Michigan professor talks climate change solutions

Maria Carmen Lemos delivers a lecture entitled "Building Capacity for Adapting to Climate Change" to the UConn community in the Konover Auditorium in Storrs, Connecticut, on Thursday, March 30, 2017. This lecture is the fifth lecture out of the seven-part Edwin Way Teale Lecture Series. (Owen Bonaventura/The Daily Campus)

Professor and Associate Dean of Research of the School of Natural Resources and Environment at the University of Michigan gave a lecture on Thursday afternoon about perspective solutions to combating climate change.

Dr. Maria Carmen Lemos specializes in research related to the human aspects of global change and how science can be applied to creating solutions, particularly within climate change.

“I study how people use science to make decisions,” Lemos said.

She has conducted research around the world, with her lecture focusing mostly on the work she has done in Brazil, her native country.

Lemos’ lecture focused on the term “adaptive capacity,” which is defined in her presentation as “the ability of systems, institutions, humans and other organisms to adjust to potential damage to take advantage of opportunities or to respond.”

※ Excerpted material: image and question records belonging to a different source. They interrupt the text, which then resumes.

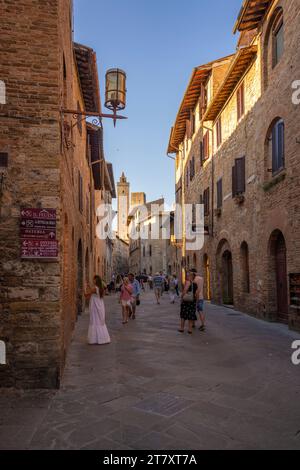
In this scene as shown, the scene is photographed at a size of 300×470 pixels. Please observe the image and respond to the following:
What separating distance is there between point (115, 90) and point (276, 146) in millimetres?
6032

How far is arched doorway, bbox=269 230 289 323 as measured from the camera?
10898 millimetres

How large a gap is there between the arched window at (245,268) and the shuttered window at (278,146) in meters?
3.76

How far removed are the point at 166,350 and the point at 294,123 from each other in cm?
626

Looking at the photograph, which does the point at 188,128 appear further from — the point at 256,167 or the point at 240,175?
the point at 256,167

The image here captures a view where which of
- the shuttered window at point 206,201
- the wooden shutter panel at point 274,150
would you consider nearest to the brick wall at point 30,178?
the wooden shutter panel at point 274,150

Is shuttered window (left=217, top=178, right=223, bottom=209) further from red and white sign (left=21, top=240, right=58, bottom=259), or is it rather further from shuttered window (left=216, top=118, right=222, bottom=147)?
red and white sign (left=21, top=240, right=58, bottom=259)

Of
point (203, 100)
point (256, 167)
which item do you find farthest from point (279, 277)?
point (203, 100)

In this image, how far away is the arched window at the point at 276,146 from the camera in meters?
10.7

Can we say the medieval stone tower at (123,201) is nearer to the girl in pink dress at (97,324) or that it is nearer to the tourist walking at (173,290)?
the tourist walking at (173,290)

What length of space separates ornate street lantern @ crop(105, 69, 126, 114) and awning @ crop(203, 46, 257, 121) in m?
7.59

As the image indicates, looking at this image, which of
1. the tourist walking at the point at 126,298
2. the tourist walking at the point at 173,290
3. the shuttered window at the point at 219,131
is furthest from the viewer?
the tourist walking at the point at 173,290

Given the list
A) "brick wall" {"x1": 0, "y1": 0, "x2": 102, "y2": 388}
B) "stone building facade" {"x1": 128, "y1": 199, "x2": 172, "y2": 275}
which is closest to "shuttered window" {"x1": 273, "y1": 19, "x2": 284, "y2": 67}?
"brick wall" {"x1": 0, "y1": 0, "x2": 102, "y2": 388}
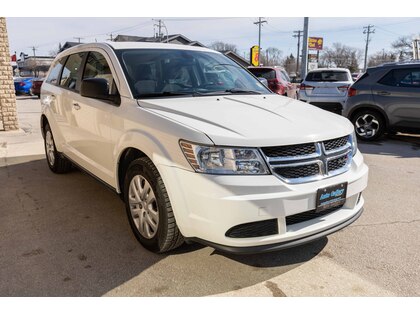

There is also generic adaptive capacity and specific capacity. Lemos discussed how adaptive capacity is used with scientific knowledge to promote change. She said how the government becomes involved, what kind of programs are set up and what the outcomes are.

In a time where climate change is becoming an extremely relevant issue and is a major agenda for many governments, it is important to explore adaptation opportunities, especially in more impoverished nations, said Lemos.

Lemos’ research, which was done in impoverished parts of Brazil, focused primarily on droughts and water conservation. Droughts have an extreme effect on farmers livelihoods and is becoming more and more relevant with climate change.

Lemos stressed the relationship between poverty and vulnerability. The poorest people who rely on crops for the money are most vulnerable when droughts hit. As part of adaptive capacity, cash transfer programs were set up to provide children with the opportunity to go to school and families to afford food and proper healthcare.

Years later when revisited, the program proved to help reduce poverty a small amount. Short term effects included more money, and long term effects included better livelihoods due to children receiving education.

“The idea is if you phase it very slowly, that livelihood [one of poverty] might go away,” said Lemos.

Shifting resources from traditional methods, such as water trucks, to poverty reduction may be more beneficial in the long run and increase adaptive capacity. However, it is important to note that the program alone is not necessarily the best option, including things such as irrigation is more effective in increasing livelihood.

Lemos’ conclusion was that higher generic capacity is not the sole solution.

“You have to have Generic Capacity, it’s necessary but not sufficient,” she said.

In a time where climate change is becoming more and more of an issue, it is important to start searching for realistic and effective solutions to helping people live the best life they can within the circumstances.

Lemos’ lecture was part of the Edwin Way Teale Lecture Series, a series focused on the environment. The next Teale Lecture will be held on April 19 and 20 in the Konover Auditorium at the Dodd Center.